# DATEN ZUR AUFGABE
━━━━━━━━━━
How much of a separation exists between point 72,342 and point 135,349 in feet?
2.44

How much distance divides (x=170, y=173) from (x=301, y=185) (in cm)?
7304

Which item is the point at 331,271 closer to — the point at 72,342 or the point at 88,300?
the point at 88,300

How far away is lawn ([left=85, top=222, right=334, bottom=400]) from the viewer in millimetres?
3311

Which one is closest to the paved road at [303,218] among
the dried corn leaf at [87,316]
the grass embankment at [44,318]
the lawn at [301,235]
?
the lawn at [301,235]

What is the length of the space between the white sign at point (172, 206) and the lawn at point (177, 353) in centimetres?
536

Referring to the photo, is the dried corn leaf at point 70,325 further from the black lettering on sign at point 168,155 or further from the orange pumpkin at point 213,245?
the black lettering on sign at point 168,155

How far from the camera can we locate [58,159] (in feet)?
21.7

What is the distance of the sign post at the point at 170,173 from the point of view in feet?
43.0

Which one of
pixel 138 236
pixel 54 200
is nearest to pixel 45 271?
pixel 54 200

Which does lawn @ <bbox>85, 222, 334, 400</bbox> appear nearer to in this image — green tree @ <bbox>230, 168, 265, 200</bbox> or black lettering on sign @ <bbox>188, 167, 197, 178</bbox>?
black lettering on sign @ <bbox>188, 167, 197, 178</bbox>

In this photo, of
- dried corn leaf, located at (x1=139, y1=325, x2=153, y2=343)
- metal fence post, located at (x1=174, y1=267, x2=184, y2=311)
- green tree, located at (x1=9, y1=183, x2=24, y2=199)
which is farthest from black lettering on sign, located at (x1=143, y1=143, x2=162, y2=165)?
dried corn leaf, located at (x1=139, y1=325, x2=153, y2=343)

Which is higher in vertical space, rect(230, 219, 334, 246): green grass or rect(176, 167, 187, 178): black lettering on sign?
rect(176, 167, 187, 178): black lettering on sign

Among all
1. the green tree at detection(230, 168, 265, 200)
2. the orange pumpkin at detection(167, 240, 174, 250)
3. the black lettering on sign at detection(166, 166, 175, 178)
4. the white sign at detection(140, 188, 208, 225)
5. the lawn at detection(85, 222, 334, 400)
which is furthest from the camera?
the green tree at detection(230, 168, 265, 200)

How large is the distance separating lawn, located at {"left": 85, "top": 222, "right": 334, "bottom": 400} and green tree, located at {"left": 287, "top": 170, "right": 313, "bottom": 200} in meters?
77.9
━━━━━━━━━━
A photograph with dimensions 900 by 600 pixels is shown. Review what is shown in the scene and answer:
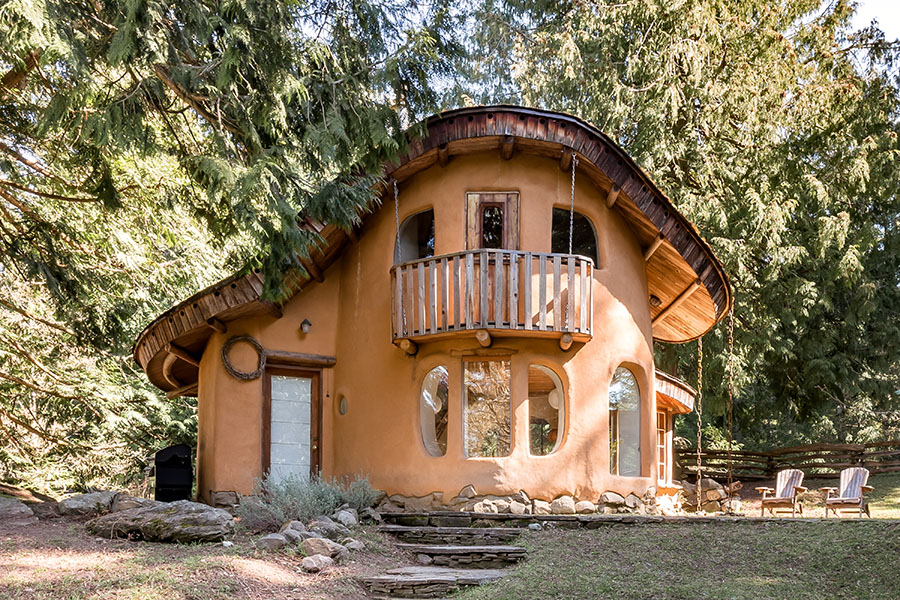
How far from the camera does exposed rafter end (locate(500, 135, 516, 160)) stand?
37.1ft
━━━━━━━━━━
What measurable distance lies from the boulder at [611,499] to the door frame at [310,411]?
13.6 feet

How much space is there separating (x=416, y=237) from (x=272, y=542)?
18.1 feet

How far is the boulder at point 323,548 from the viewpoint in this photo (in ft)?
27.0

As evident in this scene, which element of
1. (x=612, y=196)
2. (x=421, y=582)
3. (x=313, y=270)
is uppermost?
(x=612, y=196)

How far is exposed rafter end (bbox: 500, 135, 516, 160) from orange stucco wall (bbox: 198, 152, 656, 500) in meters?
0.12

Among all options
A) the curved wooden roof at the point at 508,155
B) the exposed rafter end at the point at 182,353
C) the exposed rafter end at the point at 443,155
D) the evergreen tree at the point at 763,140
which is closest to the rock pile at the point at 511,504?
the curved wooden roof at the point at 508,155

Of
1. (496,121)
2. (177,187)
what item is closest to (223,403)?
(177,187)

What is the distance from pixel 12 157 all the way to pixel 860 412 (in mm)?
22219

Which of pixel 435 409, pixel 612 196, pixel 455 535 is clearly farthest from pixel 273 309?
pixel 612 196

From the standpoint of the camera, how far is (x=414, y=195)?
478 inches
━━━━━━━━━━
Aktualisiere die Zeilen zwischen der Zeile mit „Among all options“ und der Zeile mit „which is closest“, beide eingeschlossen, indem du „evergreen tree“ durch „conifer“ ersetzt und alles Übrige unverändert lässt. Gib nur diese Zeilen aus.

# LÖSUNG
Among all options
A) the curved wooden roof at the point at 508,155
B) the exposed rafter end at the point at 182,353
C) the exposed rafter end at the point at 443,155
D) the conifer at the point at 763,140
which is closest to the rock pile at the point at 511,504?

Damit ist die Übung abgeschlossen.